Lo que hace a Oscuramente fuerte es la vida un libro de esos que los lectores terminamos amando no es solo la historia –muy parecida a la de muchos padres o abuelos nuestros–, sino la manera en que la cuenta Dal Masetto. Él elige la voz de Ágata, cuyo relato parte de las charlas con su propia madre, a la que grabó durante horas. La ternura de este personaje, su tono melancólico, sus reflexiones tan humanas; las cosas que ella deja entrever, pero no dice completamente, todo hace al estilo del autor que, paradójicamente, se corre y deja que su personaje dirija el texto, aunque él mueva los hilos de la escritura. Cada una de las descripciones es perfecta, como una de las que cierra la novela (y no se viene un spoiler porque desde el comienzo sabemos cómo va a terminar). Al leerla es imposible no conmoverse hasta las lágrimas: “Trataba de fijar en la memoria cada detalle, quizás para poder recordarlo después, para no perderlo todo, y llevarme algo de esa mañana de despedida. Se me enganchó la manga de la camisa en la rama de un rosal y tuve que tironear bastante para desprenderme. (…). Llevaba en la mano una bolsita de tela y la llené de tierra. Me acordé de mi abuelo abonando esa tierra, de mi padre punteando, sembrando hortalizas”.

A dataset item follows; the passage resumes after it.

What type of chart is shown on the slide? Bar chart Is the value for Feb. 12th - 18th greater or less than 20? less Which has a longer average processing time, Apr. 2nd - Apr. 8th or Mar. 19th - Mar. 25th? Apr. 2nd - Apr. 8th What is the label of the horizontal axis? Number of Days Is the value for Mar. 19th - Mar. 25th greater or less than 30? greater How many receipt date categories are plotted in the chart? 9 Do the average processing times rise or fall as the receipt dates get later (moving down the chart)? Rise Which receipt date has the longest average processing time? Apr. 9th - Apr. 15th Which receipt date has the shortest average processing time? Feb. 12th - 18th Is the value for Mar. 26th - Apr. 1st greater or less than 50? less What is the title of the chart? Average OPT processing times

La novela fue distinguida con el Primer Premio Municipal y el Premio Club de los XIII, y sin dudas es de las mejores del autor y una de las que está llamada a ser un clásico de nuestra literatura.

Antonio Dal Masetto, Oscuramente fuerte es la vida, DeBolsillo, 2006, 206 págs.

Antonio Dal Masetto nació en Intra (Provincia de Verbano Cusio Ossola, Región del Piamonte, Italia) en 1938. Después de la Segunda Guerra, en 1950, emigró a  la Argentina. En 1964 publicó su primer libro de cuentos, que mereció una mención en el Premio Casa de las Américas. Recibió dos veces el Segundo Premio Municipal –por Fuego a discreción y Ni perros ni gatos–. Su libro Siempre es difícil volver a casa fue traducido al francés y llevado al cine por Jorge Polaco. Su novela La tierra incomparable, recibió el Premio Planeta Biblioteca del Sur 1994.